The massive, monolithic JDK
2008/11/25 00:35:55 -08:00

Space is big. Really big. You just won’t believe how vastly, hugely, mindbogglingly big it is. I mean, you may think it’s a long way down the road to the chemist, but that’s just peanuts to space.

— Douglas Adams, The Hitchhiker’s Guide to the Galaxy

The JDK is big, too—though not (yet) as big as space.

It’s big because over the last thirteen years the Java SE platform has grown from a small system originally intended for embedded devices into a rich collection of libraries serving a wide variety of needs across a broad range of environments.

It’s incredibly handy to have such a large and capable Swiss-Army knife at one’s disposal, but size is not without its costs.

Size The JDK and its runtime subset, the JRE, have always been delivered as massive, indivisible artifacts. The growth of the platform has thus inevitably led to the growth of the basic JRE download, which now stands at well over 14MB despite heroic engineering efforts such as the Pack200 class-file compression format.

Complexity The JDK is big—and it’s also deeply interconnected.
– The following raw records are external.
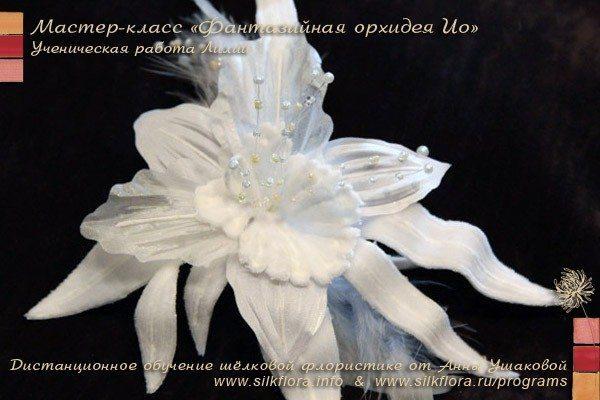 silk-fantazi-orchid-io-u2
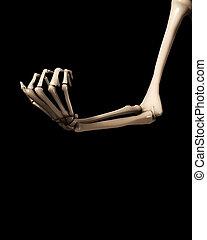 2, braccio, osso, mano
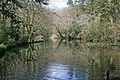 Lake in Wayford Wood (geograph 3332354).jpg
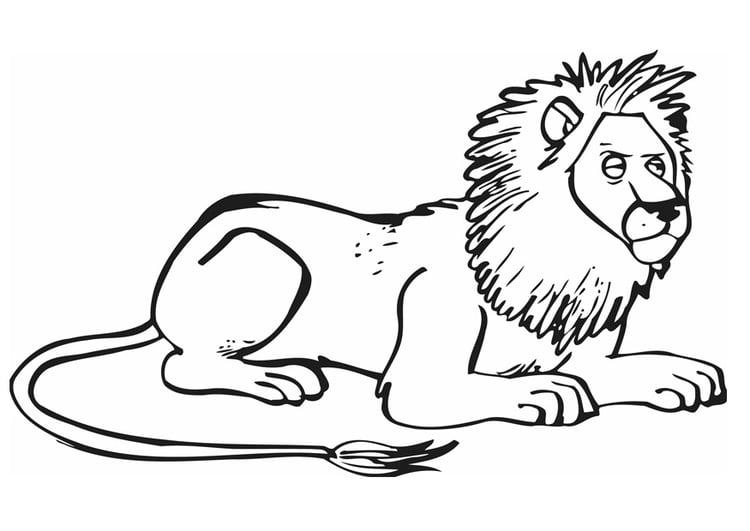 malvorlage löwe  ausmalbild 12841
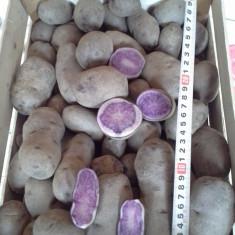 Cartofi mov, Vitelotte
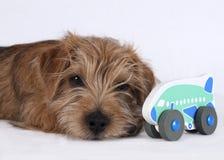 说谎在婴孩玩具旁边的小狗 免版税库存图片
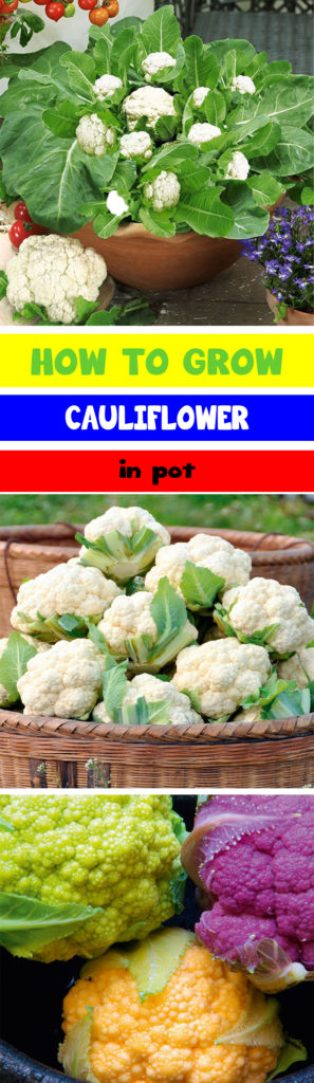 how to grow cauliflower in pot 3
It has been built, on the whole, as a monolithic software system. In this mode of development it’s completely natural to take advantage of other parts of the platform when writing new code or even just improving old code, relying upon the flexible linking mechanism of the Java virtual machine to make it all work at runtime.

Over the years, however, this style of development can lead to unexpected connections between APIs—and between their implementations—leading in turn to increased startup time and memory footprint. A trivial command-line “Hello, world!” program, e.g., now loads and initializes over 300 separate classes, taking around 100ms on a recent desktop machine despite yet more heroic engineering efforts such as class-data sharing. The situation is even worse, of course, for larger applications.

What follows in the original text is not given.